Certainly there were plenty of Lions like Isom, for whom the pain of the previous season’s losses burned hot. And none burned hotter than the season-ending loss to the rival Panthers. “It’s hard to understand now, but back then, if we won one game the whole year, we had to beat Pitt,” says Bauer. “For us, certainly, after the way it went in ’84, it was like, ‘OK, it’s our turn.'” And as Bauer tells it, even Paterno seemed hungry for a win that would erase that memory.

“When we played at Pitt that year, that’s the only time I ever heard Joe Paterno curse,” Bauer says. “He got himself so worked up before the game—‘You gotta go out and kick their ass.'” Bauer chuckles at the memory. “It was like, Did he just say that?

Whatever Joe said, his players got the message. Final score: Penn State 31, Pitt 0, clinching not only revenge, but an unblemished regular season and a chance to play for the national championship. Just one more game for perfection.

*   *   *

Even though they had met only once previously, in the 1972 Sugar Bowl, Penn State and Oklahoma had a history. A few years earlier, an off-hand, off-the-record comment from Paterno that seemed to question the integrity of Sooners coach Barry Switzer had gone public, leading to a simmering controversy. It was an obvious story line going into the 1986 Orange Bowl, in which the top-ranked and unbeaten Lions would face a one-loss Oklahoma team that had started the season ranked No. 1. It took Switzer telling reporters that Paterno had called him to apologize years earlier to finally squash the story, allowing the focus to settle on a matchup between arguably the two best defenses in the nation.

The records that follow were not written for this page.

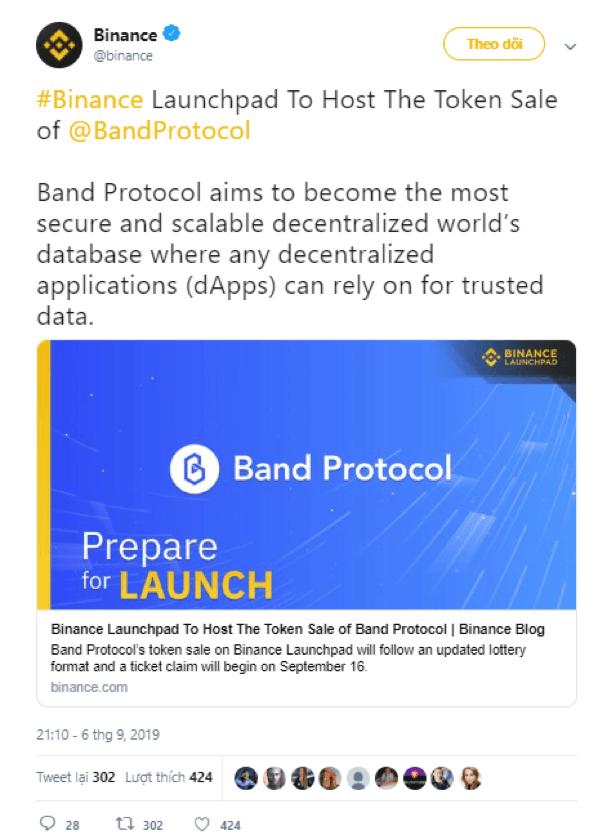 giá bitcoin: Band Protocol (BAND) là gì? Thông tin chi tiết về đồng tiền điện tử BAND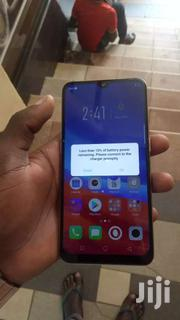 Oppo A72019 | Mobile Phones for sale in Central Region, Kampala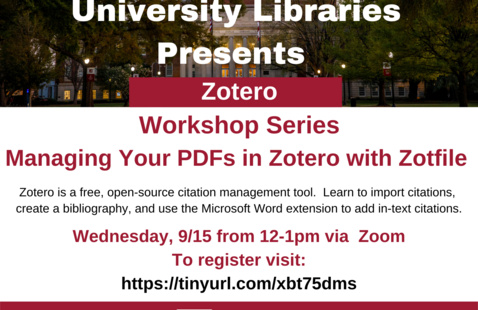 Managing Your PDFs in Zotero with Zotfile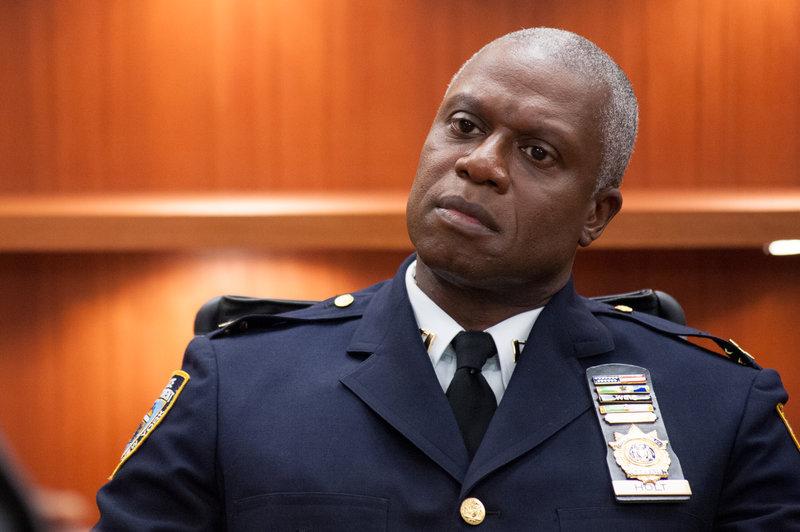 Brooklyn Nine Nine Staffel 1 Episodenguide Fernsehseriende
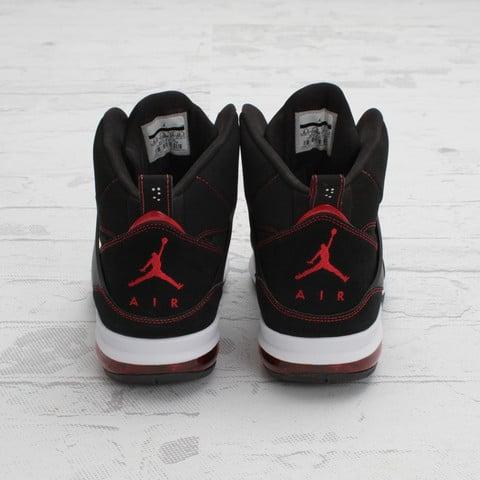 Jordan Flight 45 High Max 'Black/Gym Red-White'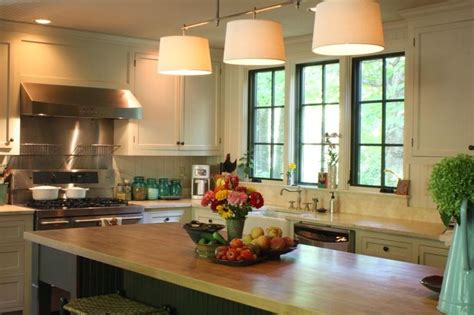 kitchen cabinets manchester 17 best images about manchester benjamin on 3083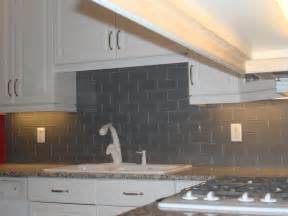 Gray Backsplash Kitchen Gray Glass Backsplash 3x6 New Jersey Custom Tile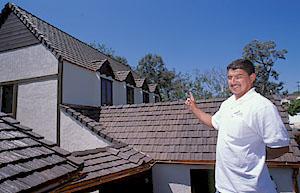 Lovely Custom Copper Roof Work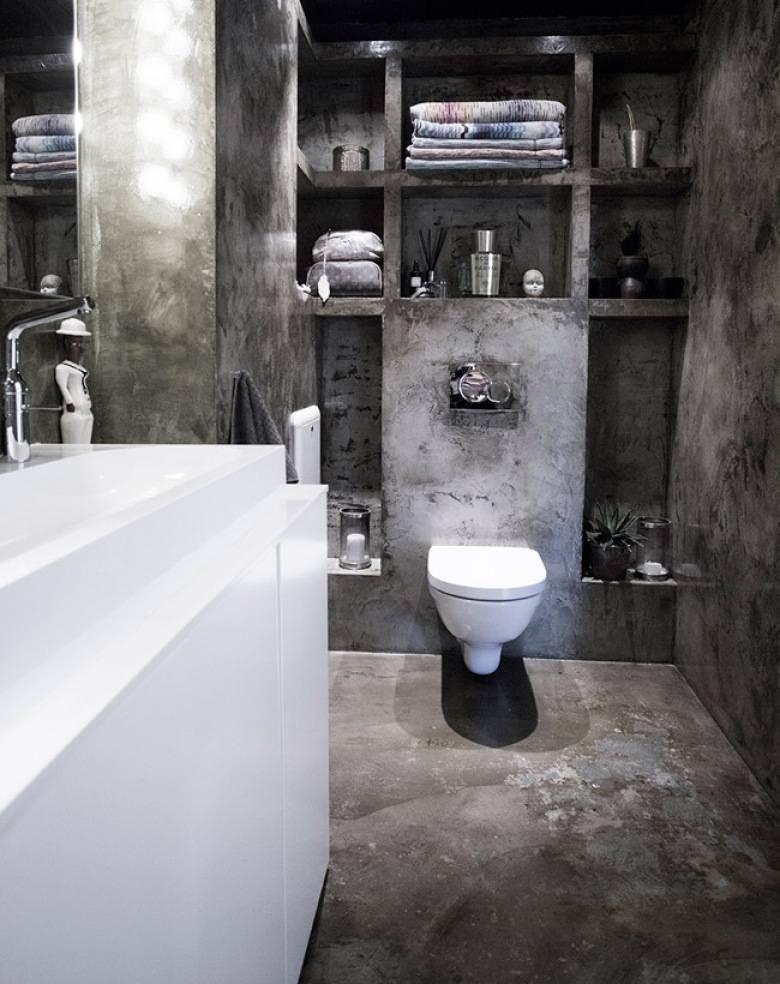Интерьер туалета без ванны: как организовать пространство, советы и фото-примеры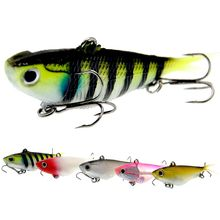 WLDSLURE  Fishing Lures 95mm 20g Soft Vibe Lures Soft Plastics Jig Head Bait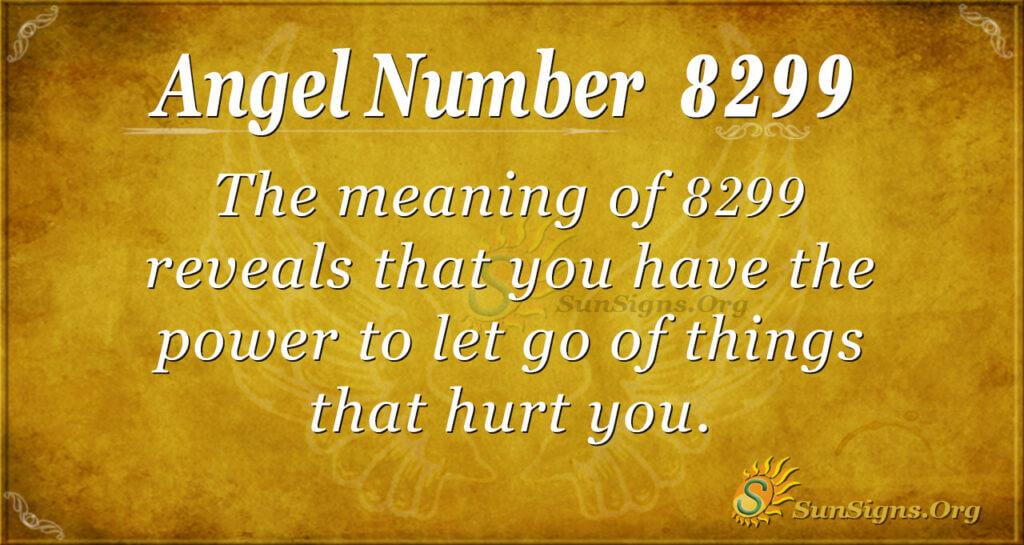 8299 angel number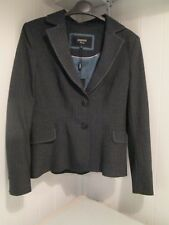 BNWT Papaya Tailoring, Smart Ladies' Suit Jacket- Grey Pinstripe, Sz 12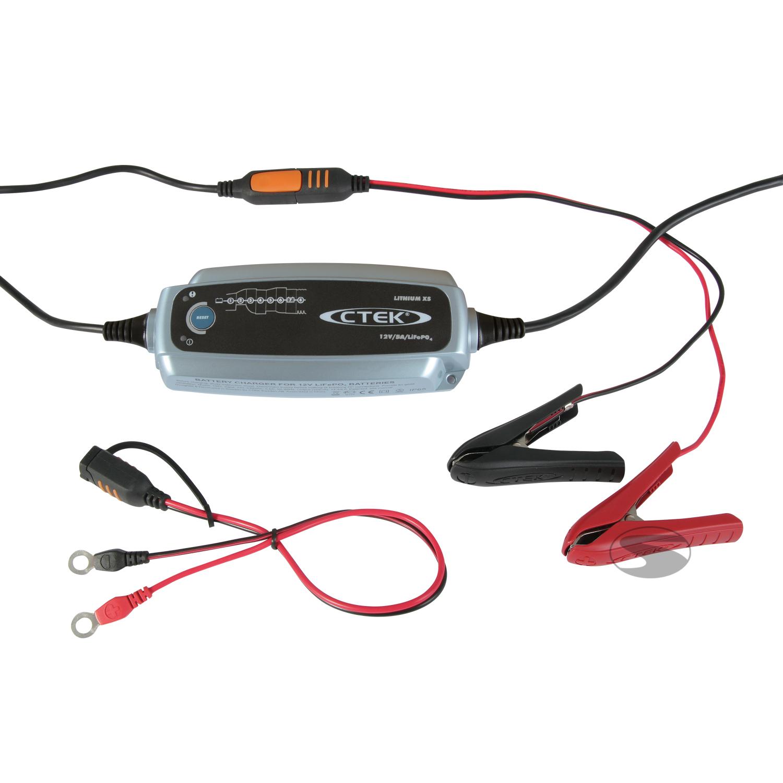 CTEK Batterie Ladegerät Lithium XS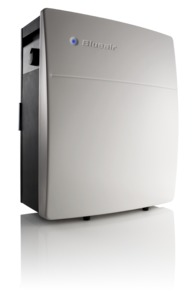 "Blueair 203 HEPA Silent Quiet Air Purifier Cleaner, 21""H x17""W x9.5""D"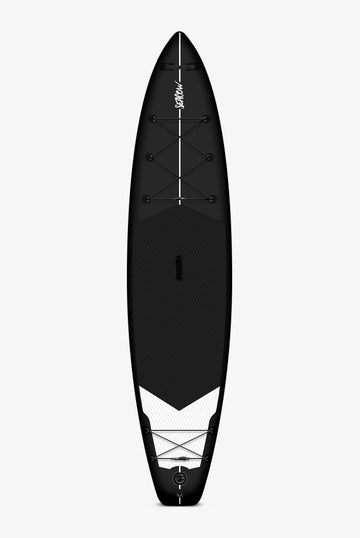 "Seacow 12'6"" Darkside Pro ISUP"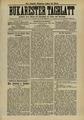 Bukarester Tagblatt 1888-08-15, nr. 181.pdf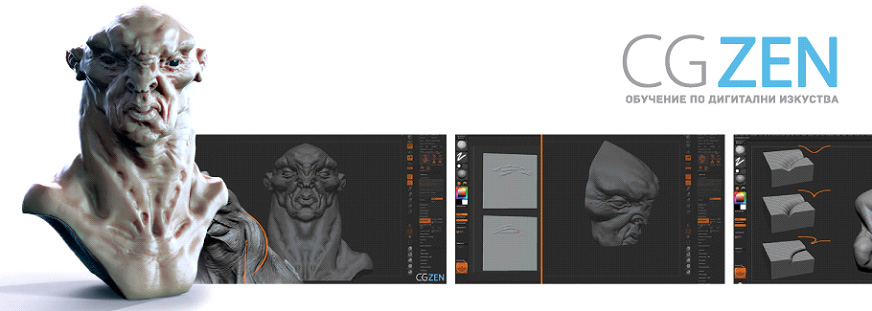 wacom-bundles-creature-tutorial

Ask the Penn State players on the field that night in Miami about the game, and you’ll hear a consensus: They went in thinking they were the better team, and the outcome did little to change their opinion. They just didn’t get the result to prove it.

The Sooners won, of course, a 25-10 victory that, combined with No. 2 Miami’s loss in the Sugar Bowl, gave Switzer’s team the most logical claim to the championship. Just don’t tell the Lions they were out-played or out-coached—with one brief, monumental exception.

“We beat the breaks off of Oklahoma,” Johnson says. “But there was one play…”

“A safety blitz,” Alexander says, “with a back-up safety in there…”

“‘Red stab seal’—that was the call,” says Bauer. “And that was the worst call…”

The Nittany Lions marched down the field on their opening possession and took a 7-0 lead on a short dive by fullback Tim Manoa ’87. Knowing how good the Sooners’ defense was, Shaffer admits now, “I was surprised that we went right down the field and scored. But after the first drive, we really weren’t advancing the ball. We were frustrated: We couldn’t run, we couldn’t pass, and they had the fastest defensive secondary I’d ever seen.”

Still, the Lions had a world-class defense of their own, a unit that had kept them in games all season long. Fully prepared for Oklahoma’s vaunted wishbone attack—Alexander remembers the linebackers shedding weight in the weeks leading up to the game to prepare for the all the running they’d have to do in the humid Miami night—the Lions gave up just 31 yards rushing in the first half, and for the game held the Sooners more than 100 yards below their season rushing average. In a cruel irony, it was a pass by fleet-footed freshman QB Jamelle Holieway that ultimately changed the game.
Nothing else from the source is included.